Adkoli Anusha, Smith Colton, Kennedy Timothy, Aikins James, Girda Eugenia
Obstetrics and Gynecology, Rutgers Robert Wood Johnson Medical School, New Brunswick, USA.
Pathology and Laboratory Medicine, Rutgers Robert Wood Johnson Medical School, New Brunswick, USA.
Cureus. 2024 Feb 12;16(2):e54080. doi: 10.7759/cureus.54080. eCollection 2024 Feb.
Gliomatosis peritonei (GP) is a rare condition of mature glial tissue within the peritoneum often associated with immature teratomas. This was a case of rapid progression of immature teratoma with splenic lesions and associated GP. The patient was a 21-year-old female who presented with abdominal pain and CT imaging showing suspected malignant teratoma. The patient underwent exploratory laparotomy with fertility-sparing debulking surgery and was diagnosed with stage IIIC grade 3 immature teratoma. She then received adjuvant chemotherapy with bleomycin, etoposide, and cisplatin. Surveillance imaging demonstrated a non-avid splenic lesion. The tumor markers remained normal. She underwent robotic splenectomy and partial peritonectomy with intra-operative findings revealing numerous peritoneal nodules. Follow-up surveillance imaging showed no further lesions. The final histopathology examination demonstrated mature and mesenchymal neural tissue consistent with residual teratoma and no immature elements. The specimens were largely composed of nodules of mature glial tissue and focal areas of mature neuronal tissue. Immunohistochemistry demonstrated glial fibrillary acidic protein (GFAP) and S100 expression, confirming neural origin tissue. Octamer-binding transcription factor 4 (OCT-4) immunostain was negative which confirmed the absence of immature neural tissue. We report a rare case of rapid progression of immature teratoma with splenic metastasis and peritoneal nodules found ultimately to be mature teratoma and associated GP. Recognition of rapidly growing teratoma with new lesions as potential GP is imperative to prevent misdiagnosis as recurrence or progression of disease. This case was treated with secondary debulking surgery which should be a consideration of management if surgically feasible.

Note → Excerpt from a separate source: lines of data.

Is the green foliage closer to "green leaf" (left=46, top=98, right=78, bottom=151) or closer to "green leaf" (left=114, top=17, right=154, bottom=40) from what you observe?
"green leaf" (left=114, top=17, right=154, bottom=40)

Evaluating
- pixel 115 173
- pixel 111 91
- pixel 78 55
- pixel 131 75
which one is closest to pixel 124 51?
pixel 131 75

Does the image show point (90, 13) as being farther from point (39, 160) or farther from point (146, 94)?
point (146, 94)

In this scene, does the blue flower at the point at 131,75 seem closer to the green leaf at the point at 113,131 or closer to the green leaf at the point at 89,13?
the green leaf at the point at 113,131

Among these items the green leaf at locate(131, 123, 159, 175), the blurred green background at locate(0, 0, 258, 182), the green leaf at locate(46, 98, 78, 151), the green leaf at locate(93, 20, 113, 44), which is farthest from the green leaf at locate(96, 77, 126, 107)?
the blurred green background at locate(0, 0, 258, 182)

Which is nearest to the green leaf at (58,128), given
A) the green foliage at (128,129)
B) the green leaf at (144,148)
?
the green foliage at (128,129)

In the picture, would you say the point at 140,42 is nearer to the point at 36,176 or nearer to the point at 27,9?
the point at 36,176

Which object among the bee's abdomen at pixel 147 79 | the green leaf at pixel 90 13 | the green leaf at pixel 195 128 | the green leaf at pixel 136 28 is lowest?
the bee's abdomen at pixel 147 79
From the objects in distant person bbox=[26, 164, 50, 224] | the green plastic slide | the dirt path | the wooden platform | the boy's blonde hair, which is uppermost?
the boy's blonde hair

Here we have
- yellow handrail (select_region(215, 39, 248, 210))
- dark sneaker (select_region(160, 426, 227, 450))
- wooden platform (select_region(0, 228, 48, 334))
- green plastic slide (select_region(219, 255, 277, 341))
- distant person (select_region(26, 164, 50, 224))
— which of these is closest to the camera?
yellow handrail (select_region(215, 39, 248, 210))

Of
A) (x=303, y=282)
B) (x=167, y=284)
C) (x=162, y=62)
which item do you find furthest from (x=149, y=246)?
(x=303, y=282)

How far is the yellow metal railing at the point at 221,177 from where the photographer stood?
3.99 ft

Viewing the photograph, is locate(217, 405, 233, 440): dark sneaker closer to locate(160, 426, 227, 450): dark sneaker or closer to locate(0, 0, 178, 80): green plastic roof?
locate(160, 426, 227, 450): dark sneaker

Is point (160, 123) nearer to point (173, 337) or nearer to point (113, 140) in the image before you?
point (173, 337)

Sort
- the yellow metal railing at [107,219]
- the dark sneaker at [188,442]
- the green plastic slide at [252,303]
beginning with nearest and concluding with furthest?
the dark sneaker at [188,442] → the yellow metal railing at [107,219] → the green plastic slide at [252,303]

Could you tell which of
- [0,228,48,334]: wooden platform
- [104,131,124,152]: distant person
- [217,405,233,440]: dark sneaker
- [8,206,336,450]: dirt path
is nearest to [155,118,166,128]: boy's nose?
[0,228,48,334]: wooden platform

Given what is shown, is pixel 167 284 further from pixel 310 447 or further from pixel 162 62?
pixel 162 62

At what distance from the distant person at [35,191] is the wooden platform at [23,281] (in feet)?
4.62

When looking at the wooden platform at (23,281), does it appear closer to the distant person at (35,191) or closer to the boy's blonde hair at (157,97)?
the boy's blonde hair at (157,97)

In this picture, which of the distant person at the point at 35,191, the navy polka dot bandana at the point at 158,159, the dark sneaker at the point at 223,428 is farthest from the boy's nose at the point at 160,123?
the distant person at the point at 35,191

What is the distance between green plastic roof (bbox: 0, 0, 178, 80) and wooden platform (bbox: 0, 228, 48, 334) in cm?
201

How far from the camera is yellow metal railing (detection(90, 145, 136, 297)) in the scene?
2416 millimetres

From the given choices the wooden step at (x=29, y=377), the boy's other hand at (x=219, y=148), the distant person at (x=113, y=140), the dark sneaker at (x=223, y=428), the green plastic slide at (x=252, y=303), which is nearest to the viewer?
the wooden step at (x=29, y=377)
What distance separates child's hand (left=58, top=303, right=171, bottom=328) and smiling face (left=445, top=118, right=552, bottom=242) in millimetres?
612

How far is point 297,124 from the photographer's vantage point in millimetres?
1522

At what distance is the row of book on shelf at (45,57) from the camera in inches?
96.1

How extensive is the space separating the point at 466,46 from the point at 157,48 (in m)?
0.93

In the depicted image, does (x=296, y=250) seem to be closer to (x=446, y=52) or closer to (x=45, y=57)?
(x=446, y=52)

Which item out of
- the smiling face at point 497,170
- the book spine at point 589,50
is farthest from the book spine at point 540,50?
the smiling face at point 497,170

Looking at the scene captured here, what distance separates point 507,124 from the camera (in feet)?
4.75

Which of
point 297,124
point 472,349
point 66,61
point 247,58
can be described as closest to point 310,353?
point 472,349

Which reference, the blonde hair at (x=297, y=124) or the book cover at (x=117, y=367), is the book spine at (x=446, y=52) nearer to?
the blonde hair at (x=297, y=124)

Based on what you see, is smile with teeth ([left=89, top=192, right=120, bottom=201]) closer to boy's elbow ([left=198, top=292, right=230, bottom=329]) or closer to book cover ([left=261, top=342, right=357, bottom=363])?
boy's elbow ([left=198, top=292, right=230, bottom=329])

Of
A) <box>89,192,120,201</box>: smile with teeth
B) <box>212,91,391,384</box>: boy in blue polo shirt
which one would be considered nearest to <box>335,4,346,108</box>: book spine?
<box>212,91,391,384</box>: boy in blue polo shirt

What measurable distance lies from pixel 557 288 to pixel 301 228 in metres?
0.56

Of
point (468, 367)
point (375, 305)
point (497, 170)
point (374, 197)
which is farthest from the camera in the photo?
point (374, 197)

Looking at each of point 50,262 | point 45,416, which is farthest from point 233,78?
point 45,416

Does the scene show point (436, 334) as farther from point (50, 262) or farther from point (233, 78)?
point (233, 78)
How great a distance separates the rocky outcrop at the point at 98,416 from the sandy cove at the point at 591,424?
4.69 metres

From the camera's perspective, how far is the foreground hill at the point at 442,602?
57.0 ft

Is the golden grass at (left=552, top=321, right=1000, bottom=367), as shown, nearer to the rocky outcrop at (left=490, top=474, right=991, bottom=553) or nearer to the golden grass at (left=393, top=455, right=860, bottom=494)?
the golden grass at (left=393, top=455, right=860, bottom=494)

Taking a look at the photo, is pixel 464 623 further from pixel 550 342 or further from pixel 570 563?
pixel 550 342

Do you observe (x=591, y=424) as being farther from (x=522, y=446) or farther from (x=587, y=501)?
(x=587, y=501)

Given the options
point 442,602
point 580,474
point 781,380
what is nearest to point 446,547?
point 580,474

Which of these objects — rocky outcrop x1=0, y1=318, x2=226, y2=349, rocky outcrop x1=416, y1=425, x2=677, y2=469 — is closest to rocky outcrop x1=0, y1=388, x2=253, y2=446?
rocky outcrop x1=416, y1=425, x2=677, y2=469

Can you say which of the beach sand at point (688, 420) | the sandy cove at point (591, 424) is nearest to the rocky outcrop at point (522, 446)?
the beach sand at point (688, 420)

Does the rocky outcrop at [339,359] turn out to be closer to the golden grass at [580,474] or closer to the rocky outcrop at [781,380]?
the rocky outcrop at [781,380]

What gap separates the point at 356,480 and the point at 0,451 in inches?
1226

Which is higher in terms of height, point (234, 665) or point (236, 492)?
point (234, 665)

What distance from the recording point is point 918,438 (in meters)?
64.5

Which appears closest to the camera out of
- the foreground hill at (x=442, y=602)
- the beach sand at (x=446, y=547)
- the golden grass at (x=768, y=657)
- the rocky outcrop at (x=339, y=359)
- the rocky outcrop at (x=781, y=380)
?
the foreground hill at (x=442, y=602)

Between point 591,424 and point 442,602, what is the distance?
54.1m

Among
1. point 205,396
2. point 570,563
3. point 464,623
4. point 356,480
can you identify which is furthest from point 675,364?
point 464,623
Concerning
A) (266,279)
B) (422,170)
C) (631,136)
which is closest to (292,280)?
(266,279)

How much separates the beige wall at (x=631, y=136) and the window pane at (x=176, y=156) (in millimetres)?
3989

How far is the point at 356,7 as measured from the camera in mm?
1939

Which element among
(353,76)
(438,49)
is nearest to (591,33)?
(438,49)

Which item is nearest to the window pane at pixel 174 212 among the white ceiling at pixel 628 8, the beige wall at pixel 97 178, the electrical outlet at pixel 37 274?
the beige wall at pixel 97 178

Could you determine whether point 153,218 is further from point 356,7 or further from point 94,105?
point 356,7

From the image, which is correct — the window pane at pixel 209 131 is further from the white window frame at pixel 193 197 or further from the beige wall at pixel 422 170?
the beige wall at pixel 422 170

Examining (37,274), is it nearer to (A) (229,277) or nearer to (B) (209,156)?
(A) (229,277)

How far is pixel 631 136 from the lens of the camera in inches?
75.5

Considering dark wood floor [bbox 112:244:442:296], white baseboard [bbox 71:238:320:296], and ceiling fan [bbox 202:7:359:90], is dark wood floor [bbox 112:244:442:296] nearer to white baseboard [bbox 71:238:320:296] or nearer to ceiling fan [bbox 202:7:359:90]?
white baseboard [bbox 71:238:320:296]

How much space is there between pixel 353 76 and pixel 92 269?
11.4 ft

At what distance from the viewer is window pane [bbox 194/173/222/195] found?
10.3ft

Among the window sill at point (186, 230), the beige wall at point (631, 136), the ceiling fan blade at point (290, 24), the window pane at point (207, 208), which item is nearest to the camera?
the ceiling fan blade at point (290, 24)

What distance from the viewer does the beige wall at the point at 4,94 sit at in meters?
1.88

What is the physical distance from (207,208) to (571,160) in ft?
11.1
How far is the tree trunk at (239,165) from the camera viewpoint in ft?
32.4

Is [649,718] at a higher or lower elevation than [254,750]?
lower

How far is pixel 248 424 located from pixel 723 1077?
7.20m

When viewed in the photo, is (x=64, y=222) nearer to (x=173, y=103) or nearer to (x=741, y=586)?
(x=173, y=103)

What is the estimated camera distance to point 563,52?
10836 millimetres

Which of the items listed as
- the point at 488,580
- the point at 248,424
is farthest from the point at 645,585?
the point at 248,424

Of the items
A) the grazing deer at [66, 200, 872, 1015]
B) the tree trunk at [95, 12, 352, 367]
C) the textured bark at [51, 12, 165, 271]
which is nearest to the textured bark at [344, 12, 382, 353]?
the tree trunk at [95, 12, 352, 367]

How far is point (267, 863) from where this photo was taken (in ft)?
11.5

腹膜胶质细胞瘤(GP)是一种罕见的腹膜内成熟神经胶质组织疾病,常与未成熟畸胎瘤相关。这是一例未成熟畸胎瘤伴脾脏病变及相关GP快速进展的病例。患者为一名21岁女性,因腹痛就诊,CT成像显示疑似恶性畸胎瘤。患者接受了保留生育功能的减瘤性剖腹探查手术,被诊断为IIIC期3级未成熟畸胎瘤。随后她接受了博来霉素、依托泊苷和顺铂的辅助化疗。监测成像显示脾脏有一个无摄取的病变。肿瘤标志物保持正常。她接受了机器人脾脏切除术和部分腹膜切除术,术中发现有大量腹膜结节。随访监测成像未显示进一步病变。最终的组织病理学检查显示成熟的间充质神经组织,符合残留畸胎瘤,无未成熟成分。标本主要由成熟神经胶质组织结节和成熟神经元组织的局灶区域组成。免疫组化显示胶质纤维酸性蛋白(GFAP)和S100表达,证实为神经源性组织。八聚体结合转录因子4(OCT-4)免疫染色为阴性,证实无未成熟神经组织。我们报告了一例罕见的未成熟畸胎瘤快速进展病例,伴有脾脏转移和腹膜结节,最终发现为成熟畸胎瘤及相关GP。认识到快速生长的畸胎瘤伴新病变可能为潜在的GP对于防止误诊为疾病复发或进展至关重要。该病例接受了二次减瘤手术,如果手术可行,这应作为治疗方案的考虑。